Antifaschistische Jugendarbeit

? Antifaschistische Jugendarbeit als Projekt antifaschistischer Gruppen, Basisorganisationen oder als Anliegen professioneller Sozialarbeit folgen zunächst unterschiedlichen Ansätzen, die professionelle pädagogische Variante bewegt sich im Widerspruch zwischen reglementierender- und emanzipatorischer Arbeit.

? Es gibt in der Antifa keine speziellen Strukturen, die für antifaschistische Jugendarbeit zuständig sind/sein wollen. Die anhaltende Schwäche der antifaschistischen Bewegung wirft den Aufbau solcher Strukturen eher auf kleine Privatinitiativen zurück.

? Die Antifa setzt sich zum Großteil aus Jugendlichen und "jungen Veranstaltungen als auch politische Zusammenschlüsse vielfach sowieso an jugendlichen Welten orientiert sind.

? Nur aufgrund der Schwäche der antifaschistischen Bewegung kommt den Vorstellungen von PädagogInnen, antifaschistische Jugendarbeit zu machen, größere Bedeutung zu.

? Die berufsperspektivische Sicht von PädagogInnen ist den Selbstorganisierungsprozessen Jugendlicher nicht immer dienlich gewesen.

? Diese kritische Sicht auf die "TechnologInnen der sozialen Befriedung" bedarf einer kritischen Hinterfragung wenn wir es mit fortschrittlichen Jugendbewegung zu tun haben.

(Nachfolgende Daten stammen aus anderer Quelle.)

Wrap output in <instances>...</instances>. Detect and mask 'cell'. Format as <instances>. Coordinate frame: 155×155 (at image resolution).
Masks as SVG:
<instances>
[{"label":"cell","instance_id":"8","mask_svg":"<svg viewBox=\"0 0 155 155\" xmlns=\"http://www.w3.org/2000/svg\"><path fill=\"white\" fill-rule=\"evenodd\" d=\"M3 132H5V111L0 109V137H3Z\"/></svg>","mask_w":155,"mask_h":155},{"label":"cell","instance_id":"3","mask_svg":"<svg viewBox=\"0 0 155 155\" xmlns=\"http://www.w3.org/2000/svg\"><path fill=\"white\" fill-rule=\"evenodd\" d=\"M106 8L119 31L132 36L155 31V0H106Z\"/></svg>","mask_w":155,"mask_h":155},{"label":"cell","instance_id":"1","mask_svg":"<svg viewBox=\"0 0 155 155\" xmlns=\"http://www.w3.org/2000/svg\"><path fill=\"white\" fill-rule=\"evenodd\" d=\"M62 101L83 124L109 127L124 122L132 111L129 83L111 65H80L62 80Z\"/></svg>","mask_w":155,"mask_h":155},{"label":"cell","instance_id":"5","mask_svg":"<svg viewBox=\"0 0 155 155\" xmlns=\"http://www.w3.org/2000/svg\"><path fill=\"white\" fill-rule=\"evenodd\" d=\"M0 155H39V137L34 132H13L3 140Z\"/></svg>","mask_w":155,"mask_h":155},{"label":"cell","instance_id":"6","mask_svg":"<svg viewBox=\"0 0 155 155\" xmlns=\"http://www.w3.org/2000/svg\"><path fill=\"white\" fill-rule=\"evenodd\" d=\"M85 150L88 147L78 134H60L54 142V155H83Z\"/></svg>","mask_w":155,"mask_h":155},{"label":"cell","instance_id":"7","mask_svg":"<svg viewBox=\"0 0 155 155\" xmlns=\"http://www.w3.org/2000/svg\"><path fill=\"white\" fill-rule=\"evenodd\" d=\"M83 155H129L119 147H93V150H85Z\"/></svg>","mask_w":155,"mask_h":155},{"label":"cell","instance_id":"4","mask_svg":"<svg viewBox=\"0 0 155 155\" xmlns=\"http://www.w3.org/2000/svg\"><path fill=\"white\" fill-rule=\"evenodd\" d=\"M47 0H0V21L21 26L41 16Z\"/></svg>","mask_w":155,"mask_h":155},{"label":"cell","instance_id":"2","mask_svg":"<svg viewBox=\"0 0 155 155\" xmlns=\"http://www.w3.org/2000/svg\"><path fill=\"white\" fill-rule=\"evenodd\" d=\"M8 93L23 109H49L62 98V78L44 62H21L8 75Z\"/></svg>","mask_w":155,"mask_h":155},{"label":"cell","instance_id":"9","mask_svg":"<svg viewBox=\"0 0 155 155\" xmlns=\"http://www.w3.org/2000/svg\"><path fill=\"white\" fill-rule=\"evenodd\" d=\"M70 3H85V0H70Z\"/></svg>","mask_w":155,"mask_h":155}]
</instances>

Wie baue ich eine Jugendbewegung?

? Es gibt nicht mehr die Linke. Vielmehr sollten wir von verschiedenen emanzipatorischen Ansätzen/Bewegungen sprechen denen es (noch) nicht gelungen ist gemeinsam eine neue revolutionäre Utopie zu skizzieren. So bewegen wir uns noch eher auf der Ebene partikularistischer Kämpfe denen die überaus notwendige verbindende Klammer der Solidarität abhanden noch gar nicht entwickelt wurde.

? Jugendbewegungen galten in der jüngeren Vergangenheit immer auch als Synonym für emanzipative Bewegungen. Das dies nicht immer stimmen muß ist eine seit einigen Jahren schmerzhafte Erfahrung, hat uns jedoch auch schon die Geschichte des NS gelehrt. Das bedeutet die Frage also nicht nach der fehlenden Jugendbewegung auszurichten sondern nach einer neu zu konstituierenden revolutionären emanzipativen Bewegung und ihren Organisationsformen.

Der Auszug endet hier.